▶ [DIRECTIONS]
Can you repeat word for word the part of the premature optimization thread from "BTW my favorite" up to and including "language like C."?

══ SELECTED TEXT ══

It is extraordinarily unlikely that such micro-optimizations will make a noticeable difference to your code in any but the most extreme (real time embedded systems?) circumstances. Your time would probably be better served worrying about making your code readable and maintainable.
When in doubt, always begin by asking Donald Knuth:
http://shreevatsa.wordpress.com/2008/05/16/premature-optimization-is-the-root-of-all-evil/
Or, for a slightly less high-brow take on micro-optimization:
http://www.codinghorror.com/blog/archives/000185.html

Most comparations have same coast, because the processor simply compares it in all aspects, then after that it takes a decision based on flags generated by this previous comparation so the comparation signal doesn't matter at all. But some architectures try to accelerate this process based on the value you are comparing with, like comparations against 0.
As far as I know, bitwise operations are the cheapest operations, slightly faster than addition and subtraction. Multiplication and division operations are a little more expensive, and comparation is the highest coast operation.

That's like asking for a fish, when I would rather teach you to fish.
There are simple ways to see for yourself how long things take. My favorite is to just copy the code 10 times, and then wrap it in a loop of 10^8 times. If I run it and look at my watch, the number of seconds it takes translates to nanoseconds.
Saying don't do premature optimization is a "don't be". If you want a "do be" you could try a proactive performance tuning technique like this.
BTW my favorite way of coding your loop is:
for (i = N; --i >= 0;){...}

Premature Optimization can be dangerous the best approach would be to write your application without worrying about that and then find the slow points and optimize those. If you are really worried about this use a lower level language. An interpreted language like javascript will cost you some processing power when compared to a lower level language like C.

In this particular case, > vs = is probably not a perfomance issue. HOWEVER > is generally safer choice because prevents cases where you modified the code from running off into the weeds and stuck in a infinite loop.

When is optimisation premature?

As Knuth said,
We should forget about small efficiencies, say about 97% of the time: premature optimization is the root of all evil.
This is something which often comes up in Stack Overflow answers to questions like "which is the most efficient loop mechanism", "SQL optimisation techniques?" (and so on). The standard answer to these optimisation-tips questions is to profile your code and see if it's a problem first, and if it's not, then therefore your new technique is unneeded.
My question is, if a particular technique is different but not particularly obscure or obfuscated, can that really be considered a premature optimisation?
Here's a related article by Randall Hyde called The Fallacy of Premature Optimization.

Don Knuth started the literate programming movement because he believed that the most important function of computer code is to communicate the programmer's intent to a human reader. Any coding practice that makes your code harder to understand in the name of performance is a premature optimization.

═══
══ INFORMATION SUPPLIED ══

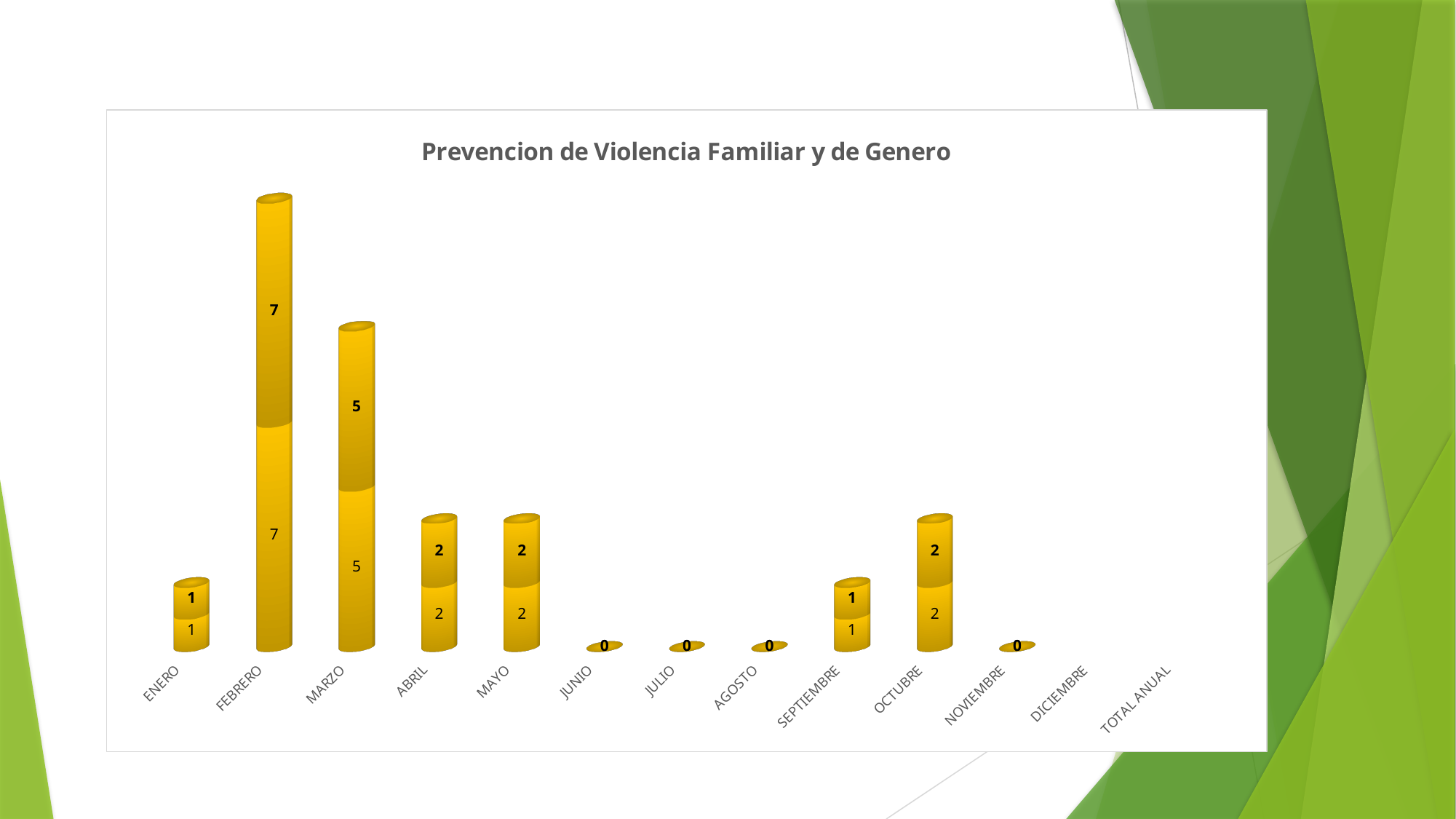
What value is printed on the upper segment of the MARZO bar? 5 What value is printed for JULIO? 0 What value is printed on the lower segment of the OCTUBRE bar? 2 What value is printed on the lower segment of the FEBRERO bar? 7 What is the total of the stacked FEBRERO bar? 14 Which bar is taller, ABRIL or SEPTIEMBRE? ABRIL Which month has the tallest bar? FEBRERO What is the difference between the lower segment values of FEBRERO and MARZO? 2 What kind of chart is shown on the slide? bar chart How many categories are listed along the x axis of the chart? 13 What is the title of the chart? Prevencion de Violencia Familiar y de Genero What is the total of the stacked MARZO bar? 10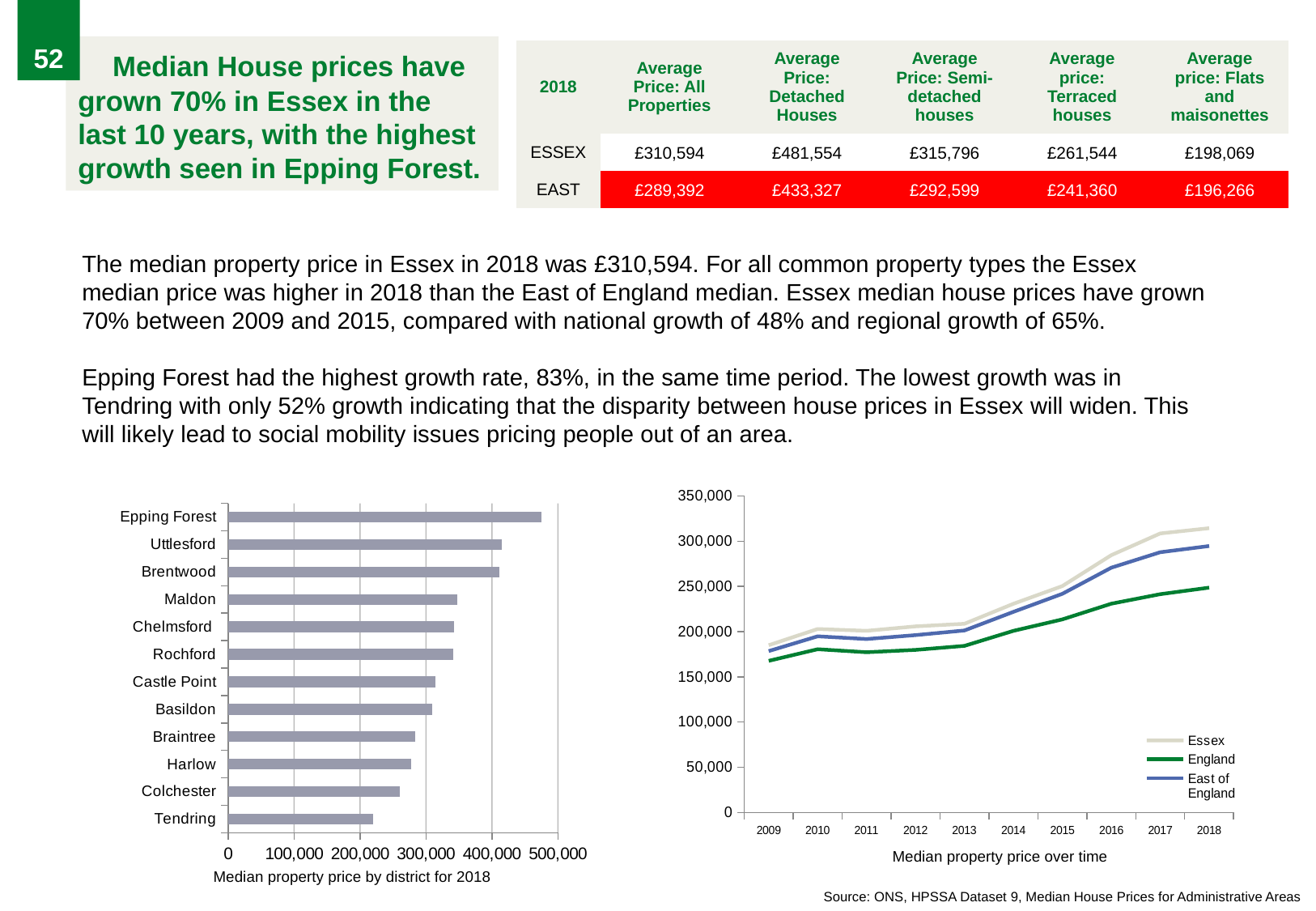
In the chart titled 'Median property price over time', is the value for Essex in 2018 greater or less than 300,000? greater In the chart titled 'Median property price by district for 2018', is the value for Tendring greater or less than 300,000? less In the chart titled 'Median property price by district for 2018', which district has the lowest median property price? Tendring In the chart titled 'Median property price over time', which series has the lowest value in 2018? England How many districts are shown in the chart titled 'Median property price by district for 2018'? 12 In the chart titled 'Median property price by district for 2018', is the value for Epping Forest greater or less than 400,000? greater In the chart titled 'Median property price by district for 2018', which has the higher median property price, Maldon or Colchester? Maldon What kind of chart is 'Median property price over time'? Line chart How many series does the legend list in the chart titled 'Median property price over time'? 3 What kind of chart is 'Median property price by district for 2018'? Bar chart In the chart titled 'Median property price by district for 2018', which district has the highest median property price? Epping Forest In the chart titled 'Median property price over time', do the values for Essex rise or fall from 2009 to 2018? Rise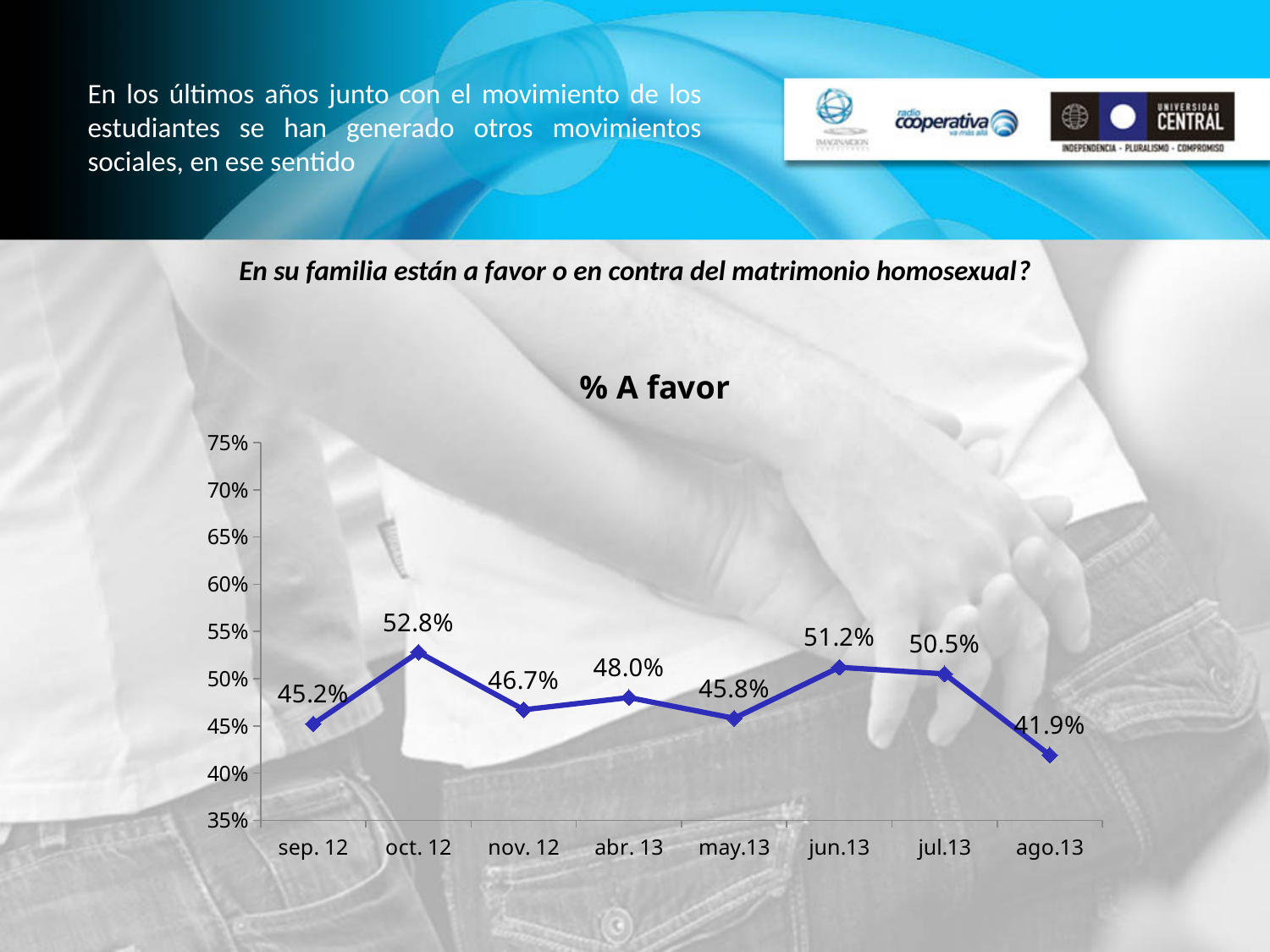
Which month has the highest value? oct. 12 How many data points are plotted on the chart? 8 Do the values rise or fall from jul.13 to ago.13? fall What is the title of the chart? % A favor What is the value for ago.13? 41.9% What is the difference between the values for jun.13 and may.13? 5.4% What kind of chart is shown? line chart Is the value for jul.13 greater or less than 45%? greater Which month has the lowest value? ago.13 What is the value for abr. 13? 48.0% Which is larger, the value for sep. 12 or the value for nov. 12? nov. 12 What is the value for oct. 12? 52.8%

═══

▶ [EXPECTED ANSWER]
BTW my favorite way of coding your loop is:
for (i = N; --i >= 0;){...}

Premature Optimization can be dangerous the best approach would be to write your application without worrying about that and then find the slow points and optimize those. If you are really worried about this use a lower level language. An interpreted language like javascript will cost you some processing power when compared to a lower level language like C.